Me condenas, te condeno
El olor a tabaco rancio había traspasado el grueso tejido de las cortinas.
Las grandes flores doradas que lo decoraban, eran testimonio vivo de la época en que estuvieron de moda.
Por su parte superior, un delgado haz de luz se colaba a través de un orificio circular y minúsculo.
Las diminutas motas de polvo que quedaban a la vista, seguían la estela de luz en su recorrido por el cuarto.
Una pesada y raída alfombra, prima hermana de las persas, cubría los desconchones de demasiadas baldosas.
La mancha era demasiado grande. La alfombra no pudo empaparla toda. El exceso traspasó los nudos de lana, plasmando un cerco eterno en las baldosas.
Su mano tocaba levemente la empuñadura del arma, al caer sobre la mullida alfombra rebotó unos centímetros, alejandola de sus dedos.

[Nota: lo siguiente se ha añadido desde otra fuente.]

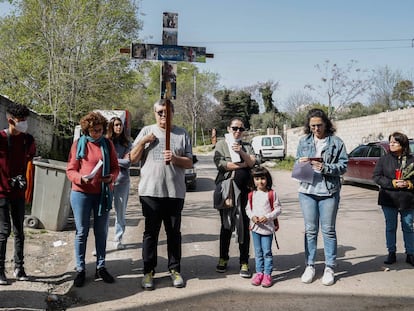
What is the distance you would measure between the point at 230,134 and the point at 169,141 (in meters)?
0.84

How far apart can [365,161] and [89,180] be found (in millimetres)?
10660

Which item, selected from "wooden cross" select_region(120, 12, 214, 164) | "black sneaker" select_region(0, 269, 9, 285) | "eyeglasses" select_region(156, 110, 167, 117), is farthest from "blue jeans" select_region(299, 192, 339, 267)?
"black sneaker" select_region(0, 269, 9, 285)

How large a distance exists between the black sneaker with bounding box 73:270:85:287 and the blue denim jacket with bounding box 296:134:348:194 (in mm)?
2733

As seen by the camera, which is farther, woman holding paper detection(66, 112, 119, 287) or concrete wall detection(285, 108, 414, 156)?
concrete wall detection(285, 108, 414, 156)

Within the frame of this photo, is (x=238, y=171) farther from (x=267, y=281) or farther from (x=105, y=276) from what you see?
(x=105, y=276)

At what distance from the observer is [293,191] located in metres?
13.8

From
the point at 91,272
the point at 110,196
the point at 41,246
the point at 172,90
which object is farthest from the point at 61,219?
the point at 172,90

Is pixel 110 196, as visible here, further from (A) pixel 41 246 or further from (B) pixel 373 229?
(B) pixel 373 229

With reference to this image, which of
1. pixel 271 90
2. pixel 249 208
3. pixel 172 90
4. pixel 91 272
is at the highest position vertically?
pixel 271 90

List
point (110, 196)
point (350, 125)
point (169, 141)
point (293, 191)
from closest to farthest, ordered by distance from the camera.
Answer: point (169, 141)
point (110, 196)
point (293, 191)
point (350, 125)

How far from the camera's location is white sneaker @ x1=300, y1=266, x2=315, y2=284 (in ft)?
15.5

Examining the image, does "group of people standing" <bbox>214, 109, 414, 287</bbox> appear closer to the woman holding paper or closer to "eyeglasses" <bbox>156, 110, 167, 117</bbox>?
"eyeglasses" <bbox>156, 110, 167, 117</bbox>

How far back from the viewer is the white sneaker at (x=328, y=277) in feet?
15.3

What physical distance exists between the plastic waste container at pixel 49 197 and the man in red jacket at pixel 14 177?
223 centimetres
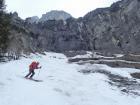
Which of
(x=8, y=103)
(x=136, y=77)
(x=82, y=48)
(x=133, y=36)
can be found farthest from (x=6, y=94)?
(x=82, y=48)

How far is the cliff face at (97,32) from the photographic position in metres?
127

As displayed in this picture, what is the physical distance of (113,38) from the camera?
449 ft

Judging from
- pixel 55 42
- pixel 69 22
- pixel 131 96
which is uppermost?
pixel 69 22

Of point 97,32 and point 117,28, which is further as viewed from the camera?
point 97,32

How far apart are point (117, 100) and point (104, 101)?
1.38 metres

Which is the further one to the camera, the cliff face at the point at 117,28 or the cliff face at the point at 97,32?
the cliff face at the point at 97,32

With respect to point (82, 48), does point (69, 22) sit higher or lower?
higher

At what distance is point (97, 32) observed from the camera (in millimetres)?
149750

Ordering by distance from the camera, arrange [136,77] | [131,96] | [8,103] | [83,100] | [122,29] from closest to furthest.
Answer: [8,103], [83,100], [131,96], [136,77], [122,29]

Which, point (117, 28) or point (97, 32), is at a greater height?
point (117, 28)

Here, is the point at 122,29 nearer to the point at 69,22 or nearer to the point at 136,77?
the point at 69,22

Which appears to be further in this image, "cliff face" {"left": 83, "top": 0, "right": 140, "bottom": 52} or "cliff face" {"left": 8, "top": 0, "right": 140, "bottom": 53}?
"cliff face" {"left": 8, "top": 0, "right": 140, "bottom": 53}

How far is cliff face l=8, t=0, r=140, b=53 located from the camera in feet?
418

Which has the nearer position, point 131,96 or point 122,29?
point 131,96
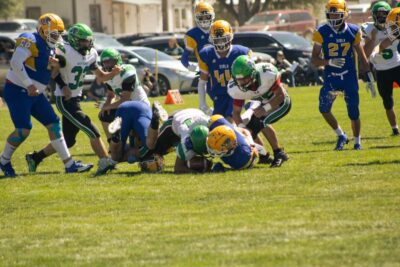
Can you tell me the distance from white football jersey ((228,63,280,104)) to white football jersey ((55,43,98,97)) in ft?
6.33

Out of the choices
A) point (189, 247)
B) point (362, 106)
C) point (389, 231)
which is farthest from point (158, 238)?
point (362, 106)

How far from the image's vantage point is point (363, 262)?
6.62 m

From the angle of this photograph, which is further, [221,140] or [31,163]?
[31,163]

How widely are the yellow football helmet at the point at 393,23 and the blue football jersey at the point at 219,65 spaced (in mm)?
1982

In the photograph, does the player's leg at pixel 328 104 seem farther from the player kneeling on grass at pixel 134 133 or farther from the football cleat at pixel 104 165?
the football cleat at pixel 104 165

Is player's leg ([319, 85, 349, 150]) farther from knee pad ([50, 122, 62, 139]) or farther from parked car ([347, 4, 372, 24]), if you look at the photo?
parked car ([347, 4, 372, 24])

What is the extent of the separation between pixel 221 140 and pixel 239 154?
1.88ft

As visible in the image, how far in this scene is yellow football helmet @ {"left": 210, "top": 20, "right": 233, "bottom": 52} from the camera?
41.1 feet

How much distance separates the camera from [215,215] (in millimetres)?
8609

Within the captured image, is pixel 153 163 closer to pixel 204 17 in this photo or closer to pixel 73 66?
pixel 73 66

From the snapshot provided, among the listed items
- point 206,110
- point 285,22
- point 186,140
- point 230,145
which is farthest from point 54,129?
point 285,22

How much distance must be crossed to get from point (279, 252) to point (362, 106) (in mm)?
14140

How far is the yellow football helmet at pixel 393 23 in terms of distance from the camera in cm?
1337

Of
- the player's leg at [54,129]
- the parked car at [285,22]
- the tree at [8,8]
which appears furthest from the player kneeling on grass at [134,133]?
the tree at [8,8]
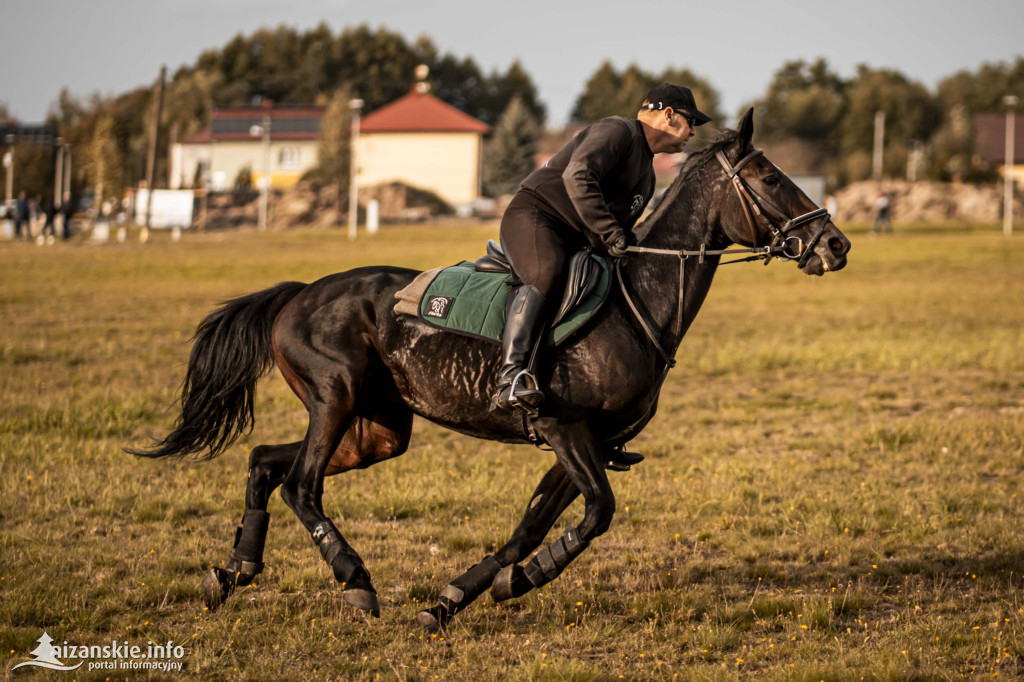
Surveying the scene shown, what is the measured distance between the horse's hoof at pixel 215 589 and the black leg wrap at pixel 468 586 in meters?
1.36

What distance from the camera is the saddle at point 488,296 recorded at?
20.0 ft

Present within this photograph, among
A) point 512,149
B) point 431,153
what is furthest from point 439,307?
point 431,153

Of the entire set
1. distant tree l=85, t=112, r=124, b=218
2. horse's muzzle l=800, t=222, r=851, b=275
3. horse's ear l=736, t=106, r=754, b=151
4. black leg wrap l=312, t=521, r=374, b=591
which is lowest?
black leg wrap l=312, t=521, r=374, b=591

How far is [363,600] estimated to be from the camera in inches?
229

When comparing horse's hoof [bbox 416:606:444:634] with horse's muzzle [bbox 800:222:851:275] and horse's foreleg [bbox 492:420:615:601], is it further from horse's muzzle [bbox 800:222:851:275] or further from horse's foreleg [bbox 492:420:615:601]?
horse's muzzle [bbox 800:222:851:275]

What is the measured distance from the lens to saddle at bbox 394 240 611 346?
609 cm

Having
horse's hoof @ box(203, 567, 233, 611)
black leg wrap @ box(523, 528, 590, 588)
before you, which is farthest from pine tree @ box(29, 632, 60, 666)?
black leg wrap @ box(523, 528, 590, 588)

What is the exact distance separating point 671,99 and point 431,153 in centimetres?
9464

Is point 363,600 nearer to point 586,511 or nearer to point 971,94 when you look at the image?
point 586,511

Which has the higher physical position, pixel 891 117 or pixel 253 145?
pixel 891 117

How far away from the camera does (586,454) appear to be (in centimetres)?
595

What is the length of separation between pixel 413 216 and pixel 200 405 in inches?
2855

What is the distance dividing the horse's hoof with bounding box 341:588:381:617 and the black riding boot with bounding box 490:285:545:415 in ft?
4.25

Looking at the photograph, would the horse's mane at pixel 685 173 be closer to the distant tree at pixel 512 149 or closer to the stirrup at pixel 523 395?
the stirrup at pixel 523 395
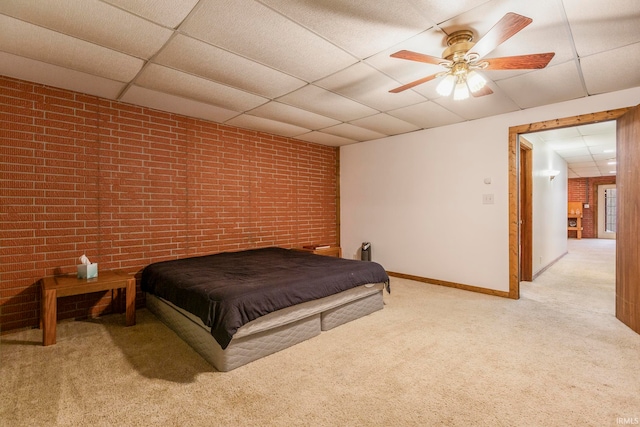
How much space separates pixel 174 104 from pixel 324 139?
2.62 metres

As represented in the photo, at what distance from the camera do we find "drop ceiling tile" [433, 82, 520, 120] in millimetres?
3512

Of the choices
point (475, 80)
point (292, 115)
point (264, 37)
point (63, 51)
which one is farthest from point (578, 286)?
point (63, 51)

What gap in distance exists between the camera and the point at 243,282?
8.81 ft

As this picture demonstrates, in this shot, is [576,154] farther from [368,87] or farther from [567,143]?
[368,87]

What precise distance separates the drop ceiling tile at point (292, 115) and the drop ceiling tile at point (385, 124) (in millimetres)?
426

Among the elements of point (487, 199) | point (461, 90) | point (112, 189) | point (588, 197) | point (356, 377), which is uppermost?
point (461, 90)

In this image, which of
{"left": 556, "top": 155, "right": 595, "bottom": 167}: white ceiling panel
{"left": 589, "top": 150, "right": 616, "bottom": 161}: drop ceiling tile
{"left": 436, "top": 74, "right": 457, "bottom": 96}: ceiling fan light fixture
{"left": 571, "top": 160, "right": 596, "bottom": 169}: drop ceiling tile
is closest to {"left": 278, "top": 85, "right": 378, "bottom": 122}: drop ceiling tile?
{"left": 436, "top": 74, "right": 457, "bottom": 96}: ceiling fan light fixture

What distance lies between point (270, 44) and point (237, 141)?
8.12 feet

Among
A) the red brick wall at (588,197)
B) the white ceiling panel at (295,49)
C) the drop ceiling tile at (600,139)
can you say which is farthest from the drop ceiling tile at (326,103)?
the red brick wall at (588,197)

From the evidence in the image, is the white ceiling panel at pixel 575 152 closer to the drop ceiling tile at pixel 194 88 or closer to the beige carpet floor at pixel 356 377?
the beige carpet floor at pixel 356 377

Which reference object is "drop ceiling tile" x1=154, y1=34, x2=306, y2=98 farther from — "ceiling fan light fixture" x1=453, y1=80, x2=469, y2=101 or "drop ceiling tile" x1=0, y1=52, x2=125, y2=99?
"ceiling fan light fixture" x1=453, y1=80, x2=469, y2=101

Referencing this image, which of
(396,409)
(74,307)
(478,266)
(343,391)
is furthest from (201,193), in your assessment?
(478,266)

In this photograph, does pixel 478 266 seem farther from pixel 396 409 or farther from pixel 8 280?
pixel 8 280

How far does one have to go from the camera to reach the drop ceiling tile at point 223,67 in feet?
7.83
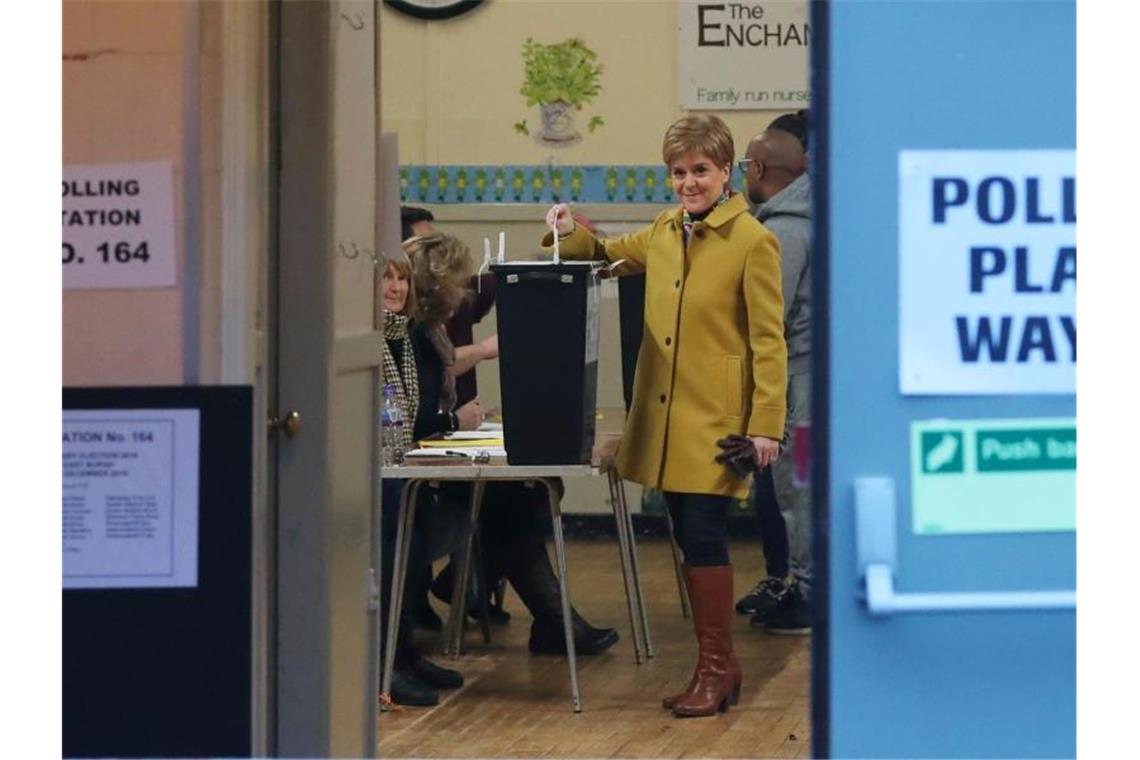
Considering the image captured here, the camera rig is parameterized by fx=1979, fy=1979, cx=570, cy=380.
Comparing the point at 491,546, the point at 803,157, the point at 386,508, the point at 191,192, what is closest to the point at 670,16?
the point at 803,157

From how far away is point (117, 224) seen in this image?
313cm

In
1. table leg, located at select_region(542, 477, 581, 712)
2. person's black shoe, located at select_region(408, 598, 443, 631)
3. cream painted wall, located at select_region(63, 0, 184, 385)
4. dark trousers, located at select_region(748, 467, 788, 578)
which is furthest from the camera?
dark trousers, located at select_region(748, 467, 788, 578)

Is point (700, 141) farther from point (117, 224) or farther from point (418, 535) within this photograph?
point (117, 224)

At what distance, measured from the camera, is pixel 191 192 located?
3143 mm

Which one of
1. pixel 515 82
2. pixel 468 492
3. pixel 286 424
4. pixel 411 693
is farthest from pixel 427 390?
pixel 515 82

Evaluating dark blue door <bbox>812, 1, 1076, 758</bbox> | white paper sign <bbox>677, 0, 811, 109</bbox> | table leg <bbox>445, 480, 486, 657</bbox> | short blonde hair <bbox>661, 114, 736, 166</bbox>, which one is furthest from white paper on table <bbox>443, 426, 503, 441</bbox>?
dark blue door <bbox>812, 1, 1076, 758</bbox>

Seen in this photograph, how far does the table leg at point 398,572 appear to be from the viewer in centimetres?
596

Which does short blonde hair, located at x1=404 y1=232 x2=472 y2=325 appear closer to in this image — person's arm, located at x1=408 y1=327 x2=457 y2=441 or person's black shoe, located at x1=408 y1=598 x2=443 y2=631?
person's arm, located at x1=408 y1=327 x2=457 y2=441

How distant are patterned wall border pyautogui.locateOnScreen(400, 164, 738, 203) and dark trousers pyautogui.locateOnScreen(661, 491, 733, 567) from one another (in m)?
3.93

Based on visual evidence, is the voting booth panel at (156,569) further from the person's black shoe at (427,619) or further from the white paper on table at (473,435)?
the person's black shoe at (427,619)

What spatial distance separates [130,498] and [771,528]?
4867mm

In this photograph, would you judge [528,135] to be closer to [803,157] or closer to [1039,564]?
[803,157]

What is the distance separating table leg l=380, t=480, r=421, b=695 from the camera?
5961 mm

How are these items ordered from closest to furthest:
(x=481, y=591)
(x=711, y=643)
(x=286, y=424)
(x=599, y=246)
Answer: (x=286, y=424), (x=711, y=643), (x=599, y=246), (x=481, y=591)
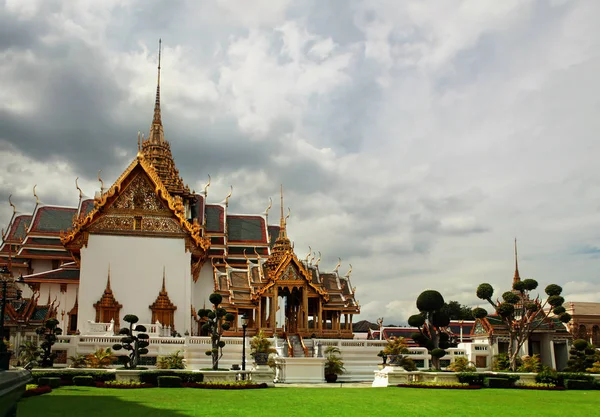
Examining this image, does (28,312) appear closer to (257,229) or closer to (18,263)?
(18,263)

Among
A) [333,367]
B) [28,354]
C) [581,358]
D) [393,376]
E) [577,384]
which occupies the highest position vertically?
[28,354]

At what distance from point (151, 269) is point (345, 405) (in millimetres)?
20171

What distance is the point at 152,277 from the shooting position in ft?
104

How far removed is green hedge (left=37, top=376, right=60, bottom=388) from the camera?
17375 mm

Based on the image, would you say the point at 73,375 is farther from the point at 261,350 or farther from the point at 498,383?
the point at 498,383

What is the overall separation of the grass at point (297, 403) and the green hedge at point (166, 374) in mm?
1244

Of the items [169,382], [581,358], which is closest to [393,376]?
[169,382]

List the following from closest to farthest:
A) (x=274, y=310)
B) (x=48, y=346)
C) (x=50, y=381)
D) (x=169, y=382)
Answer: (x=50, y=381)
(x=169, y=382)
(x=48, y=346)
(x=274, y=310)

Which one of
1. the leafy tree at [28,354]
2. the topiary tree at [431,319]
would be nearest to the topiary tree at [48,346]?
the leafy tree at [28,354]

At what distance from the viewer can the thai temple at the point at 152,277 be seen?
28062mm

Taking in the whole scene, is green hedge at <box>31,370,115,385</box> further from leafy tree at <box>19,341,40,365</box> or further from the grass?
leafy tree at <box>19,341,40,365</box>

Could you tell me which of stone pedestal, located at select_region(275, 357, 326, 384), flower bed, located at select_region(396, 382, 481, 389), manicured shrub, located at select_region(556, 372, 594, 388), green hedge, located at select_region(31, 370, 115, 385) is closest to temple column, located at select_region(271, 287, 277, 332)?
stone pedestal, located at select_region(275, 357, 326, 384)

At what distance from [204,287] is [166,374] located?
57.3 ft

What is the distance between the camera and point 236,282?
29.6 metres
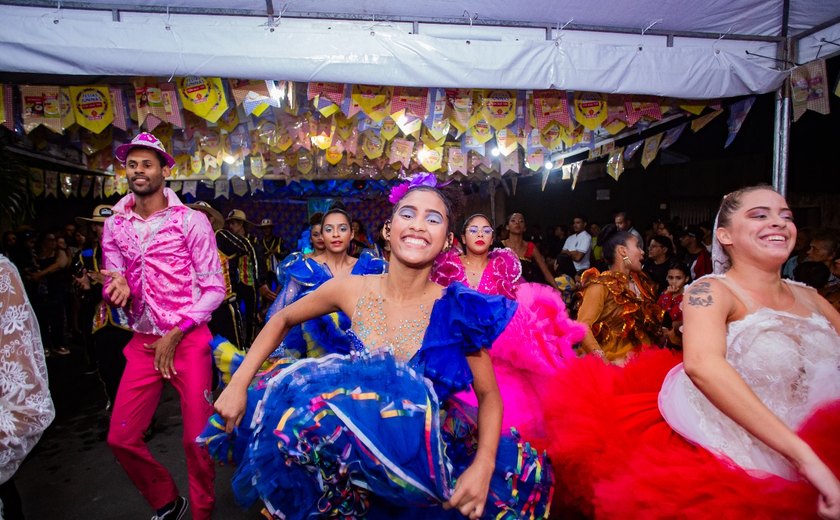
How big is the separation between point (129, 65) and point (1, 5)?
90cm

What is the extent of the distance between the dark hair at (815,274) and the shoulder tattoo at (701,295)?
3384 mm

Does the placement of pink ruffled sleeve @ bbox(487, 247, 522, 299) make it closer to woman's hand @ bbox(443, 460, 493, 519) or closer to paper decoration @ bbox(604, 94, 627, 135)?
paper decoration @ bbox(604, 94, 627, 135)

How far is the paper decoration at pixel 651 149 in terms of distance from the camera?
6.79m

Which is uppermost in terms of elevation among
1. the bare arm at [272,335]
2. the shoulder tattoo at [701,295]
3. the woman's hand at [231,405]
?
the shoulder tattoo at [701,295]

La palidez de su piel y el rubor violento de la sangre combinados, daban un toque fantasmagórico a la escena.
Su cabeza, apoyada a los pies del sofá, se inclinaba sutilmente a la derecha.
La pólvora que manchaba su sien a la entrada, dibujaba una demoníaca estrella de piel quemada.
El cielo al fin se abrió en su corona, dejando entrar en su cráneo, el haz de luz al que la bala dejó entrar por la cortina.